• Required task A
Using the passage on innovation incentives, decide whether each statement agrees with it: (i) the incentive bias has been present in Australia's innovation programs since the mid-1990s; (ii) Development Innovation as a problem is a common topic of conversation among CEOs; (iii) Australia has focused its innovation incentives on outputs rather than inputs. For each one, answer yes or no and quote the words from the passage that decide it.
• Required task B
According to the passage on innovation incentives, which rule has Australia ignored?

• Selected extract
Worse still, these distorted Incentives also distort the conversation going on in the head of our CEO’s – such that Research Innovation (ideas) – or Efficiency Innovations (Lean) – are a ready topic of conversation for a CEO – but a conversation around Development Innovation as a problem is very rarely a ready topic of conversation among CEO’s.

My Research indicates this overwhelming incentive bias towards Research Innovation & Efficiency Innovation, and the bias against Development Innovation, has existed in Australia’s incentive programs for Innovation since the mid-1990s.  This is covered in 2 previous documents on this subject: –
1.0  Why Commercialization of Innovation fails in Australia 2017 V5.pdf (22 March 2017), and,
2.0  Why Commercialization of Innovation is Failing in Australia A Précis V3.pdf (specifically talks about the Bias problem)   [ Contact Gary at]

By focusing Biased Innovation incentives on inputs rather than on outputs – Australia has delivered on Christensen’s Innovation Dilemma in spades because we have ignored the Buffett Rule of Innovation.
If the Incentive is wrong, the output will always be wrong.  Put another way – if the Incentive is biased, the outcome will also be biased.

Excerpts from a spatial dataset
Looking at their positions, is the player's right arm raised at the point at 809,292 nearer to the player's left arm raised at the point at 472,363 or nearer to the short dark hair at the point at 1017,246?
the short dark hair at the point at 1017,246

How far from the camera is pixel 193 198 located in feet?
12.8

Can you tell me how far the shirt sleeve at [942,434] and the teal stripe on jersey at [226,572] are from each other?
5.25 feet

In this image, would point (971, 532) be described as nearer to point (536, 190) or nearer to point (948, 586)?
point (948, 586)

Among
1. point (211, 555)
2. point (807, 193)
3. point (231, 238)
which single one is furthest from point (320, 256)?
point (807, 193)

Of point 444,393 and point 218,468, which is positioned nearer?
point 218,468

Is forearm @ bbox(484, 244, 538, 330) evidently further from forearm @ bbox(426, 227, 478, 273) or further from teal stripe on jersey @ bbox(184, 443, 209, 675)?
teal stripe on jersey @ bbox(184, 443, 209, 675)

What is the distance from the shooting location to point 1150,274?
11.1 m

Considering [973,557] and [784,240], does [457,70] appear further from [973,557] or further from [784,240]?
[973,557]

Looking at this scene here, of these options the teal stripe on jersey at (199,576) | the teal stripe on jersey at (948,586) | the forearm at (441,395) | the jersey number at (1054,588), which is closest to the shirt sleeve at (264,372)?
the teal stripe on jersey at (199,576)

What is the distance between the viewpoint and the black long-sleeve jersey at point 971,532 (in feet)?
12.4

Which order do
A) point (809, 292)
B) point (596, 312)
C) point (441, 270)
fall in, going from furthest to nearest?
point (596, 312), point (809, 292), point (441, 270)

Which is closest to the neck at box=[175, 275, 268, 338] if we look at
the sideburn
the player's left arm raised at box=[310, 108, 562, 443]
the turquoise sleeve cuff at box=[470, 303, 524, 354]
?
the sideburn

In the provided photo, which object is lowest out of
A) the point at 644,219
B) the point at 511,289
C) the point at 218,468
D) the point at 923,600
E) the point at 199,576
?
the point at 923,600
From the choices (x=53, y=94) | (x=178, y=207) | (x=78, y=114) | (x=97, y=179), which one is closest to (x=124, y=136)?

• Full solution A
(i) Yes: "has existed in Australia’s incentive programs for Innovation since the mid-1990s"
(ii) No: "a conversation around Development Innovation as a problem is very rarely a ready topic of conversation among CEO’s"
(iii) No: "By focusing Biased Innovation incentives on inputs rather than on outputs"

• Full solution B
The Buffett Rule of Innovation.